Page 115 of Run While You Can
She hit enter.
Most of what came up was noise—blog speculation, broken links, half-written forum posts. Andi filtered it down, narrowing dates, jurisdictions, keywords that felt familiar now in a way they hadn’t before.
Then she saw it.
A small local paper. No glossy headline. No photo carousel. Just a plain column of text buried halfway down the page.
She clicked.
The story was six months old.
A woman had gone missing. There was only a brief mention. No press conference. No interviews.
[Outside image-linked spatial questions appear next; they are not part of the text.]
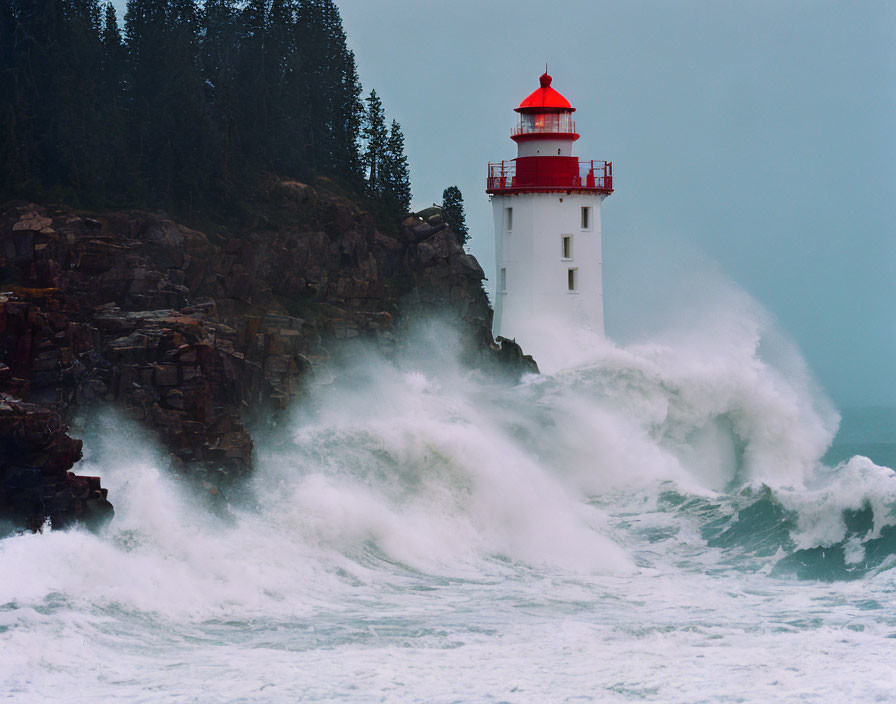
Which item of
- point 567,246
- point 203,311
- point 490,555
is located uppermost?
point 567,246

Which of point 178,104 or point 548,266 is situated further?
point 548,266

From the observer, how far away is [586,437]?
34.0m

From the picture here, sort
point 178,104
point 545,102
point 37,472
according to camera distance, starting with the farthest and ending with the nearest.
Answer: point 545,102
point 178,104
point 37,472

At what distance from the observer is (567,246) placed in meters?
37.4

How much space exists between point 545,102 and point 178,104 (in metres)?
9.28

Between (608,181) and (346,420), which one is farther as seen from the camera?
(608,181)

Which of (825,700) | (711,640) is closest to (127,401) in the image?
(711,640)

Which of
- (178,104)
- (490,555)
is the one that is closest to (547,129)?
(178,104)

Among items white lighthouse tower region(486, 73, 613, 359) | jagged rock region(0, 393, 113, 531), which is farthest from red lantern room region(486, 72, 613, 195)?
jagged rock region(0, 393, 113, 531)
The woman had been found a month later—alive, shaken, refusing to speak publicly. The article didn’t even say where she’d been found. Just that authorities had “closed the matter.”
Two inches of coverage.
That was it.
Andi’s pulse quickened as she scrolled.
Then she saw the photo.
Her breath caught.
The victim stared back from the grainy image, unsmiling, her features partially shadowed by poor lighting and cheap ink. But the resemblance was unmistakable. Same narrow face. Same hairline. Same eyes that seemed to be watching rather than posing.
It was Fake Pam.
Andi was sure of it.
CHAPTER
FIFTY-FIVE
Andi snappedthe laptop shut and jumped to her feet. She crossed the short distance to the door, barely remembering to grab the computer.
She pounded on Duke’s door.
Once. Twice. Harder the third time.
The door flew open.
Duke stood there in a T-shirt and jeans, concern already etched into his face. “Andi? What’s wrong?”
“I think I found her. I think I finally figured it out.”
That was all it took.
He stepped aside. “Come in.”
She rushed past him, setting the laptop on the small desk as her hands shook just enough to irritate her. Duke closed the door behind her, the click sounding louder than it should have.
“Okay,” he said, calm but focused. “Slow down. What did you find?”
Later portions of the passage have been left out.